Mining software repositories is related to both data mining and reverse engineering. Source control repositories, bug repositories, archived communications, deployment logs, and code repositories are examples of software repositories that are commonly available for most software projects. The Mining Software Repositories (MSR) field analyzes and cross-links the rich data available in these repositories to uncover interesting and actionable information about software systems. By transforming these repositories from static record-keeping ones into active repositories, we can guide decision processes in modern software projects. For example, data in source control repositories, traditionally used to archive code, could be linked with data in bug repositories to help practitioners propagate complex changes and to warn them about risky code based on prior changes and bugs. Ahmed E. Hassan. 2008. In this lab you will mine software repositories, extract and analyze some interesting software artifacts archived in the repositories.

Material and Tools

Session slides here.
The following GitHub repos you can use to run the lab experiments
- scottyab/rootbeer
- Skyscanner/backpack (Try it from home since it has very many commits)
- mendhak/gpslogger (Try it from home since it has very many commits)
- thundernest/k-9 (Try it from home since it has very many commits)
Resources of how to obtain data on GitHub
- GitHub API
- How to create GitHub token or you could use this Generate Token if you do not want to read details.

Steps/Preparations

The following tasks will guide you to carry out the labs of mining software repositories.

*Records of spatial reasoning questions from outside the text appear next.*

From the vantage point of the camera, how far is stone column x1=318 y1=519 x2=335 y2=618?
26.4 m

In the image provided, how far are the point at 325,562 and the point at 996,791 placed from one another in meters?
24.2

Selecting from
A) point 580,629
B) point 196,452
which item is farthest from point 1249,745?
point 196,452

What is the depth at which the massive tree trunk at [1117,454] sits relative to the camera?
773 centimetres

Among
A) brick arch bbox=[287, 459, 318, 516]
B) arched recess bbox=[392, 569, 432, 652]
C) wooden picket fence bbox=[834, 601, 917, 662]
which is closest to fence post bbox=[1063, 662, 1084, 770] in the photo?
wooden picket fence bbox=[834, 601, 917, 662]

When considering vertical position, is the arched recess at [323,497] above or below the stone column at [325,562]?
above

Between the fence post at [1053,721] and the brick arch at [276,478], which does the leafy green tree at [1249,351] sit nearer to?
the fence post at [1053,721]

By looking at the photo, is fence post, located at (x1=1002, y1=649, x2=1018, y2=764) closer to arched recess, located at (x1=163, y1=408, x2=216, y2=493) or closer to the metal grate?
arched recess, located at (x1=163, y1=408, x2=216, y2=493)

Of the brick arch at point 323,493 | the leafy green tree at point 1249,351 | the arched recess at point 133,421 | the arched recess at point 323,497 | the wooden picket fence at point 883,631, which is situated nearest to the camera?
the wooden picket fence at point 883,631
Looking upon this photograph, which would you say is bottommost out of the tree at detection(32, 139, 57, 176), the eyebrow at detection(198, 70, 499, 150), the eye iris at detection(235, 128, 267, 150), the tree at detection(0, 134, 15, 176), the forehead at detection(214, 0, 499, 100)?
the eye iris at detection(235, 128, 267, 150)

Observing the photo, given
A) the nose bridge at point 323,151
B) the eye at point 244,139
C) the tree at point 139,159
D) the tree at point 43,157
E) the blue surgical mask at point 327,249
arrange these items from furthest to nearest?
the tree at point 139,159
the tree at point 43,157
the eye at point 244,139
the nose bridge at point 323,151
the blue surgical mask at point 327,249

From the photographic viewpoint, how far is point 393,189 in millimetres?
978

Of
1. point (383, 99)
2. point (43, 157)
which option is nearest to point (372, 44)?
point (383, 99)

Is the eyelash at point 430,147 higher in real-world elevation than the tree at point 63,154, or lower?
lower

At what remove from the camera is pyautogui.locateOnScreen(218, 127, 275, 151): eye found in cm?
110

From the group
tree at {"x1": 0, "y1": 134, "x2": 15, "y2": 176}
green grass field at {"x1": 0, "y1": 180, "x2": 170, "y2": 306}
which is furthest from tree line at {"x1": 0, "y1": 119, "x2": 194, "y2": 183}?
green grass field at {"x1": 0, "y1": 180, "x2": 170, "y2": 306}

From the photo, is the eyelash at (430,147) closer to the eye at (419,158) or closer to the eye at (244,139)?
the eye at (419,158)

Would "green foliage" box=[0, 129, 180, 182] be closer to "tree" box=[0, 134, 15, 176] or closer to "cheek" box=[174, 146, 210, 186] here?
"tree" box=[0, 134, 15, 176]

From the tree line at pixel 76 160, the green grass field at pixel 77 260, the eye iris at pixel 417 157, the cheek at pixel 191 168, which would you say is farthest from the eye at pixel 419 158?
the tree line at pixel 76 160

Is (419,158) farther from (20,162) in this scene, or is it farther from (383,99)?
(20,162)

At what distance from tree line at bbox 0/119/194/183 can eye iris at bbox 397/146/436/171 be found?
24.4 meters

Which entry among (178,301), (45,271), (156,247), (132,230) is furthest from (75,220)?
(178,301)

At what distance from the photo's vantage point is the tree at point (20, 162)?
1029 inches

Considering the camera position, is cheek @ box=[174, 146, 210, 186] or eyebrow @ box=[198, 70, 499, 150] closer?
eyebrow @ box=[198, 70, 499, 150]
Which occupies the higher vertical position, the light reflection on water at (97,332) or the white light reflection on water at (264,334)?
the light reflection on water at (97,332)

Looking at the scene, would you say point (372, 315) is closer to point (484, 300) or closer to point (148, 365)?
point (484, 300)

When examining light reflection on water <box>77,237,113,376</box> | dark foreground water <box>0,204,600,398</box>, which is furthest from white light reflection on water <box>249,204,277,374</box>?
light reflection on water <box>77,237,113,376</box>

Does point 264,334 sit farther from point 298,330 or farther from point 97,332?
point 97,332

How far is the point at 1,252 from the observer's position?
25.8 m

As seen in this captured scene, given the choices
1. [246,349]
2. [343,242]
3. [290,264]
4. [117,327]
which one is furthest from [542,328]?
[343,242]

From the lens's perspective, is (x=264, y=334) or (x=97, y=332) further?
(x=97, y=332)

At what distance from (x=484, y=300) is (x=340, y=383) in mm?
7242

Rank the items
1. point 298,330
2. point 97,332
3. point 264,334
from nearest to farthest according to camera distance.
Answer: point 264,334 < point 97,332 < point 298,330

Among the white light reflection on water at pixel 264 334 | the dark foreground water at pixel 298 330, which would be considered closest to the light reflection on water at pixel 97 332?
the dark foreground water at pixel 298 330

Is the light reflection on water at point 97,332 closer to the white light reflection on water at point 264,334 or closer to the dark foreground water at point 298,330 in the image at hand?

In the class slides, we have looked at three ways how we can get data from GitHub: cloning the repos using Git, using GHTorrent and using the GitHub API. In this lab we shall go through getting GitHub data using the GitHub API.

Task 1

Create a GitHub token(s) by following the tutorial on the link. Each token corresponds to a GitHub account.
Fork my repo johnxu21/msrLab. Thereafter, clone the fork onto your laptop to have a local copy of the source code.
Browse the src folder and rename the file CollectFiles.py to <your-names>_CollectFiles.py.
Replace the fake tokens in the code with your own token.
Thereafter, run the file <your-names>_CollectFiles.py and look at the output. The code collects all the files in a repo and also the number of counts the file is touched throughout its lifetime.

Task 2

A repository contains both source files and other files like configuration files. Developers spend most of the time changing source files for many reasons, for example, fixing bugs, extending them with new features, or refactoring. The script CollectFiles.py collects all files in a repository. So your first task is to adapt the script to gather only the source files. You can find a repo’s programming languages on the bottom right of the repo’s page on GitHub (some repos could be written in more than one programming language).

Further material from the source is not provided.